→ **Task instructions**
Restate, word for word, every line of the data.

→ **Information given**
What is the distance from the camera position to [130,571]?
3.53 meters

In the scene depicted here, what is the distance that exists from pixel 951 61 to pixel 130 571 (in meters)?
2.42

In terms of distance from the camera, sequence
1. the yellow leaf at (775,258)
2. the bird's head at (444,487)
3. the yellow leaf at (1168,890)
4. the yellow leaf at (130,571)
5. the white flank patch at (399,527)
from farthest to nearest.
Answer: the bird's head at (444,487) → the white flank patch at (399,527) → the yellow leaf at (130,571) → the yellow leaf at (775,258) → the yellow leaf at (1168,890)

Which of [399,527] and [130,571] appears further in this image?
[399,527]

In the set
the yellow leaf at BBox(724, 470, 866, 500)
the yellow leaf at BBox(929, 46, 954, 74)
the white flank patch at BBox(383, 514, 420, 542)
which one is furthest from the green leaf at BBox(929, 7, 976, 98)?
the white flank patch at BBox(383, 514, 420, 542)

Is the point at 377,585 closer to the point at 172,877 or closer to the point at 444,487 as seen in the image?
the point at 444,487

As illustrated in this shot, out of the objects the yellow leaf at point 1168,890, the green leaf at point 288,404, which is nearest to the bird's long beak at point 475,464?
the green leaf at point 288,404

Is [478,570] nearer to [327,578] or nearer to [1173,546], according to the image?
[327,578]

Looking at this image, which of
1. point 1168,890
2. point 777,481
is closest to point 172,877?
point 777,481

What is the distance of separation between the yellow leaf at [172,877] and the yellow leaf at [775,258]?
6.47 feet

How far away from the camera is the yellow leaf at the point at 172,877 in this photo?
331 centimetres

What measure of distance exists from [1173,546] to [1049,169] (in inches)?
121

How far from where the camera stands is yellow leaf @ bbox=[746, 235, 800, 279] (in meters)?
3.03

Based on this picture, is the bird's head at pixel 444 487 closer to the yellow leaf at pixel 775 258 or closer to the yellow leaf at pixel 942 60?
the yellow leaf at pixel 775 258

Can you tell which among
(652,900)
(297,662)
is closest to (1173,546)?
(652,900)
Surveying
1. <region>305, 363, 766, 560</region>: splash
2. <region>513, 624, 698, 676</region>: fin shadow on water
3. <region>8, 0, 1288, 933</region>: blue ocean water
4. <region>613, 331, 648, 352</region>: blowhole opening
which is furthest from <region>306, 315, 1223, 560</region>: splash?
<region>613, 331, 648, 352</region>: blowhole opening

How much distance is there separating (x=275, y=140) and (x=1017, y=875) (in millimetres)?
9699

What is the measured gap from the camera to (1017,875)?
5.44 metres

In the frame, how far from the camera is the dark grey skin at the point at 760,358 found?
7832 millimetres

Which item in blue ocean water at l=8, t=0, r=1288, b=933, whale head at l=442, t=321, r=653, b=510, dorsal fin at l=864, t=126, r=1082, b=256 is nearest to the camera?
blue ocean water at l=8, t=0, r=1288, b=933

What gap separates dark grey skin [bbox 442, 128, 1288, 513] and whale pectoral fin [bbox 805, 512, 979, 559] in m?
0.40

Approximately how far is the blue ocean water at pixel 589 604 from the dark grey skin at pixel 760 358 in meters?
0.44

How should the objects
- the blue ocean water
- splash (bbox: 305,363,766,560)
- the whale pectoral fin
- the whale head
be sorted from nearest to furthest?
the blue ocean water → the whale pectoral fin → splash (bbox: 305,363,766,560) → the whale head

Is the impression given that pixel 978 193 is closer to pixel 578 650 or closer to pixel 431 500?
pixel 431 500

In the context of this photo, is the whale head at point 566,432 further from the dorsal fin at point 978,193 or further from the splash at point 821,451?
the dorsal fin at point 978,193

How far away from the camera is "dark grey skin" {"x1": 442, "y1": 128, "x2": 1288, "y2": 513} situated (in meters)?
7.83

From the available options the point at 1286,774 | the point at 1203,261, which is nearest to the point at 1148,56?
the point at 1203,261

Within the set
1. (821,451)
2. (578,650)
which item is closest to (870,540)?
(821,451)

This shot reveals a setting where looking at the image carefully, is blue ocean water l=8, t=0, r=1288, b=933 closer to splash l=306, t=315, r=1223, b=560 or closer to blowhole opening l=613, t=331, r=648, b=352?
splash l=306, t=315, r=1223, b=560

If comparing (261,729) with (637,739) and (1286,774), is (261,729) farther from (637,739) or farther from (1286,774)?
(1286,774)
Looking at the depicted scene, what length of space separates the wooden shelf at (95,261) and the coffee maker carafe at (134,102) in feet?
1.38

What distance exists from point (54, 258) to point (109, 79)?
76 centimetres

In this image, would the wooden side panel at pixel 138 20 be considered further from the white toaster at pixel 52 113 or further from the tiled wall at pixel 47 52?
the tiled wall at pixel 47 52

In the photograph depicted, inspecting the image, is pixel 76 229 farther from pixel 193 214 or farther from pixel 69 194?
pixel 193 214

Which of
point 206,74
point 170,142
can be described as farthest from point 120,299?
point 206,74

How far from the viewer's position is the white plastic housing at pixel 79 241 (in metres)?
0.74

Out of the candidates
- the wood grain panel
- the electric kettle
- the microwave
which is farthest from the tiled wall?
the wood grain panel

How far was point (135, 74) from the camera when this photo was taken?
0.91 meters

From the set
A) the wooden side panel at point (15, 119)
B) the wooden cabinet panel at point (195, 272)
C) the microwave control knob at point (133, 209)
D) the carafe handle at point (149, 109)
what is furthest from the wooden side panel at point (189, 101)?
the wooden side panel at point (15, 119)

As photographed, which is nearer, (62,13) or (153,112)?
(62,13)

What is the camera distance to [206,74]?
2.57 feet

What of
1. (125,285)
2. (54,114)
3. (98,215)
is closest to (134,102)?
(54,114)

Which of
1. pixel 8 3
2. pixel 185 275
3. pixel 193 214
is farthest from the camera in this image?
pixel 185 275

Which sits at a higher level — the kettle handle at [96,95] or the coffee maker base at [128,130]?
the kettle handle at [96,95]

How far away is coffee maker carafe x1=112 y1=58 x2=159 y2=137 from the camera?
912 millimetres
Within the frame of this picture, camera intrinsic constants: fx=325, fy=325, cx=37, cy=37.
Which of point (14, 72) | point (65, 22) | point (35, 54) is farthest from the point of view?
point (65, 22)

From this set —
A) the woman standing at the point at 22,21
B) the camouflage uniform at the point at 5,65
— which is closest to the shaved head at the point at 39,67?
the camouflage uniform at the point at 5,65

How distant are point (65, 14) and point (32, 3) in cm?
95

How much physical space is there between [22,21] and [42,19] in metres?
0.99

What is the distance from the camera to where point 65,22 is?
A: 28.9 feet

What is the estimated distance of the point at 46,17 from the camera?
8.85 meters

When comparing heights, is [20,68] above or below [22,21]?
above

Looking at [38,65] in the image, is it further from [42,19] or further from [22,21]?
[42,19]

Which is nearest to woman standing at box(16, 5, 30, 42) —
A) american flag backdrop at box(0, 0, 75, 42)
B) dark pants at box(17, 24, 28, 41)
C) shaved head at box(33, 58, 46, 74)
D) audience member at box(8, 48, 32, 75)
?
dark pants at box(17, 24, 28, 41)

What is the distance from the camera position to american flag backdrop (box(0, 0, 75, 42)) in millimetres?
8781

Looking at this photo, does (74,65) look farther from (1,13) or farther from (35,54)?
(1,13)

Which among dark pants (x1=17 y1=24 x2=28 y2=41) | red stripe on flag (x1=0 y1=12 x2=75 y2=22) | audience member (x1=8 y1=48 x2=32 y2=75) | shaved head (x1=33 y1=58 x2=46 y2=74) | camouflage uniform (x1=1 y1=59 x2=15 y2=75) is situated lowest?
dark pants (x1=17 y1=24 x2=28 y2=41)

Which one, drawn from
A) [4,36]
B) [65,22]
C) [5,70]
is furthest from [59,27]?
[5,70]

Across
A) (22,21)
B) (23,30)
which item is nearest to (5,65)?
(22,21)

→ **Full response**
What is the distance from the camera position to [130,571]?
3.53 meters

In the scene depicted here, what is the distance that exists from pixel 951 61 to pixel 130 571 (in meters)?
2.42

In terms of distance from the camera, sequence
1. the yellow leaf at (775,258)
2. the bird's head at (444,487)
3. the yellow leaf at (1168,890)
4. the yellow leaf at (130,571)
5. the white flank patch at (399,527)
from farthest to nearest.
Answer: the bird's head at (444,487) → the white flank patch at (399,527) → the yellow leaf at (130,571) → the yellow leaf at (775,258) → the yellow leaf at (1168,890)

Which of [399,527] and [130,571] appears further in this image?
[399,527]

In the set
the yellow leaf at BBox(724, 470, 866, 500)
the yellow leaf at BBox(929, 46, 954, 74)
the white flank patch at BBox(383, 514, 420, 542)
which one is furthest from the green leaf at BBox(929, 7, 976, 98)?
the white flank patch at BBox(383, 514, 420, 542)

Is the point at 377,585 closer to the point at 172,877 or closer to the point at 444,487 as seen in the image?
the point at 444,487

As illustrated in this shot, out of the objects the yellow leaf at point 1168,890, the green leaf at point 288,404, which is nearest to the bird's long beak at point 475,464?
the green leaf at point 288,404

Is [478,570] nearer to [327,578] or nearer to [1173,546], according to the image?
[327,578]

Looking at this image, which of
1. point 1168,890
2. point 777,481
is closest to point 172,877?
point 777,481

What is the distance of separation between the yellow leaf at [172,877] and the yellow leaf at [775,258]?
6.47 feet

How far away from the camera is the yellow leaf at the point at 172,877 in this photo?
331 centimetres

What measure of distance exists from [1173,546] to [1049,169] (in inches)?
121

How far from where the camera stands is yellow leaf @ bbox=[746, 235, 800, 279] (in meters)?
3.03

Based on this picture, is the bird's head at pixel 444 487 closer to the yellow leaf at pixel 775 258 or closer to the yellow leaf at pixel 942 60?
the yellow leaf at pixel 775 258

Can you tell which among
(652,900)
(297,662)
is closest to (1173,546)?
(652,900)
Surveying
1. <region>305, 363, 766, 560</region>: splash
2. <region>513, 624, 698, 676</region>: fin shadow on water
3. <region>8, 0, 1288, 933</region>: blue ocean water
4. <region>613, 331, 648, 352</region>: blowhole opening
which is furthest from <region>306, 315, 1223, 560</region>: splash?
<region>613, 331, 648, 352</region>: blowhole opening

How much distance is there separating (x=275, y=140) and (x=1017, y=875) (in millimetres)?
9699

What is the measured gap from the camera to (1017,875)?
5.44 metres

In the frame, how far from the camera is the dark grey skin at the point at 760,358 found?
7832 millimetres

Which item in blue ocean water at l=8, t=0, r=1288, b=933, whale head at l=442, t=321, r=653, b=510, dorsal fin at l=864, t=126, r=1082, b=256 is nearest to the camera?
blue ocean water at l=8, t=0, r=1288, b=933

What gap separates dark grey skin [bbox 442, 128, 1288, 513] and whale pectoral fin [bbox 805, 512, 979, 559] in m?
0.40

Approximately how far is the blue ocean water at pixel 589 604 from the dark grey skin at pixel 760 358 in meters?
0.44

How should the objects
- the blue ocean water
- splash (bbox: 305,363,766,560)
- the whale pectoral fin
- the whale head
be sorted from nearest to furthest?
the blue ocean water → the whale pectoral fin → splash (bbox: 305,363,766,560) → the whale head

Is the impression given that pixel 978 193 is closer to pixel 578 650 or closer to pixel 431 500?
pixel 431 500

In the context of this photo, is the whale head at point 566,432 further from the dorsal fin at point 978,193 or further from the splash at point 821,451?
the dorsal fin at point 978,193

How far away from the camera is "dark grey skin" {"x1": 442, "y1": 128, "x2": 1288, "y2": 513} situated (in meters)?
7.83

From the available options the point at 1286,774 | the point at 1203,261, which is nearest to the point at 1148,56?
the point at 1203,261

Within the set
1. (821,451)
2. (578,650)
which item is closest to (870,540)?
(821,451)

This shot reveals a setting where looking at the image carefully, is blue ocean water l=8, t=0, r=1288, b=933 closer to splash l=306, t=315, r=1223, b=560 or closer to blowhole opening l=613, t=331, r=648, b=352?
splash l=306, t=315, r=1223, b=560

If comparing (261,729) with (637,739) and (1286,774), is (261,729) farther from (637,739) or farther from (1286,774)?
(1286,774)
Looking at the depicted scene, what length of space separates the wooden shelf at (95,261) and the coffee maker carafe at (134,102) in feet?
1.38

What distance exists from point (54, 258) to point (109, 79)?
76 centimetres

In this image, would the wooden side panel at pixel 138 20 be considered further from the white toaster at pixel 52 113 or further from the tiled wall at pixel 47 52?
the tiled wall at pixel 47 52

In the photograph depicted, inspecting the image, is pixel 76 229 farther from pixel 193 214 or farther from pixel 69 194?
pixel 193 214

Which of
point 206,74
point 170,142
can be described as farthest from point 120,299?
point 206,74

How far from the viewer's position is the white plastic housing at pixel 79 241 (in metres)?
0.74

Out of the candidates
- the wood grain panel
- the electric kettle
- the microwave
which is farthest from the tiled wall?
the wood grain panel

How far was point (135, 74) from the camera when this photo was taken?
0.91 meters

From the set
A) the wooden side panel at point (15, 119)
B) the wooden cabinet panel at point (195, 272)
C) the microwave control knob at point (133, 209)
D) the carafe handle at point (149, 109)
what is furthest from the wooden side panel at point (189, 101)?
the wooden side panel at point (15, 119)

As photographed, which is nearer, (62,13) or (153,112)?
(62,13)

What is the camera distance to [206,74]?
2.57 feet

What of
1. (125,285)
2. (54,114)
3. (98,215)
is closest to (134,102)?
(54,114)

Which of
1. pixel 8 3
2. pixel 185 275
3. pixel 193 214
is farthest from the camera in this image?
pixel 185 275

Which sits at a higher level — the kettle handle at [96,95] or the coffee maker base at [128,130]?
the kettle handle at [96,95]

How far away is coffee maker carafe x1=112 y1=58 x2=159 y2=137 from the camera?
912 millimetres
Within the frame of this picture, camera intrinsic constants: fx=325, fy=325, cx=37, cy=37.
Which of point (14, 72) | point (65, 22) | point (35, 54) is farthest from the point of view?
point (65, 22)

From this set —
A) the woman standing at the point at 22,21
B) the camouflage uniform at the point at 5,65
— which is closest to the shaved head at the point at 39,67?
the camouflage uniform at the point at 5,65

How distant are point (65, 14) and point (32, 3) in cm?
95

How much physical space is there between [22,21] and [42,19] in metres?
0.99

What is the distance from the camera to where point 65,22 is?
A: 28.9 feet

What is the estimated distance of the point at 46,17 from the camera?
8.85 meters

When comparing heights, is [20,68] above or below [22,21]?
above

Looking at [38,65] in the image, is it further from [42,19] or further from [22,21]?
[42,19]

Which is nearest to woman standing at box(16, 5, 30, 42) —
A) american flag backdrop at box(0, 0, 75, 42)
B) dark pants at box(17, 24, 28, 41)
C) shaved head at box(33, 58, 46, 74)
D) audience member at box(8, 48, 32, 75)
?
dark pants at box(17, 24, 28, 41)

What is the distance from the camera position to american flag backdrop (box(0, 0, 75, 42)) in millimetres?
8781

Looking at this photo, does (74,65) look farther from (1,13) or farther from (35,54)?
(1,13)

Which among dark pants (x1=17 y1=24 x2=28 y2=41) | red stripe on flag (x1=0 y1=12 x2=75 y2=22) | audience member (x1=8 y1=48 x2=32 y2=75) | shaved head (x1=33 y1=58 x2=46 y2=74) | camouflage uniform (x1=1 y1=59 x2=15 y2=75) is situated lowest?
dark pants (x1=17 y1=24 x2=28 y2=41)

Which one, drawn from
A) [4,36]
B) [65,22]
C) [5,70]
is furthest from [59,27]?
[5,70]

Across
A) (22,21)
B) (23,30)
which item is nearest to (5,65)?
(22,21)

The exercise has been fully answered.